I have an elderly Victoria Mark 1 ‘H0’ horizontal milling machine, the details of which can be found on the excellent lathes.co.uk website if anyone is interested – here:
http://www.lathes.co.uk/victoria/page2.html
I also have a full set of ER32 collets and various chucks to fit my Myford, Lorch and EW lathes – so decided a nice suggestion to Santa for my Xmas stocking might be an INT/ER32 chuck for Vicky. This would then give me something that looked rather like a very robust ‘lathe’ headstock with ER32 capability working on a very large powered vertical slide! Sounded useful.
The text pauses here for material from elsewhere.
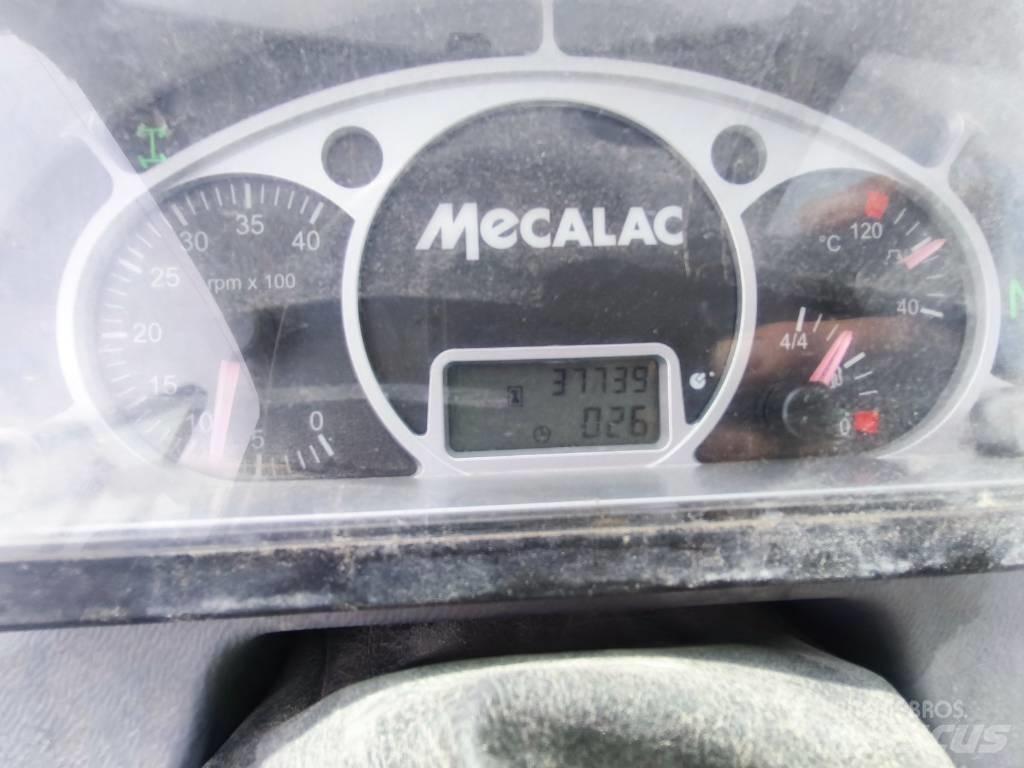 Mecalac AS 900 Incarcator pe pneuri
Now for some reason I’d always assumed the spindle nose on the HO was a No 30 INT – but the ‘Lathes’ site states it to be No 40. For reasons I won’t bore you with, I am unable to get down the ‘Shed’ at the moment to measure the mill directly, but instead dispatched one of my ‘off-spring’ to bring the horizontal arbor up to be measured. Referring to Machinery’s handbook the key dimension seemed to be ‘A’ (Gage diameter of flange).
This gives INT30 as 1¼” and INT40 as 1¾”. Seemed simple enough until I measured what I took to be the same dimension on the arbor (directly behind the flange) which was 1.375” (1.3/8th). So I seem to have an INT35 spindle taper?
Well, probably not, but I’m clearly missing something here. Can anyone help me please?
By the way, on the subject of milling machines generally and the questions about what to buy?
The main advice seemed to be to go for mass and rigidity etc. The Victoria probably weighs a ton or more and is built like the proverbial brick outhouse. They simply do not make machines like this anymore and whilst it is limited in some ways (spindle speeds for instance) it has a large powered table and doesn’t flinch at cuts that I suspect would cripple most small modern machines. It cost me a few hundred pounds to buy, plus the hire of a twin-axle trailer for the day and the loan of a 2-ton engine hoist (plus a friend’s much needed muscle). If you have room for an older machine, they can be the basis for much improvement and may well suit those who have more time than money to spare.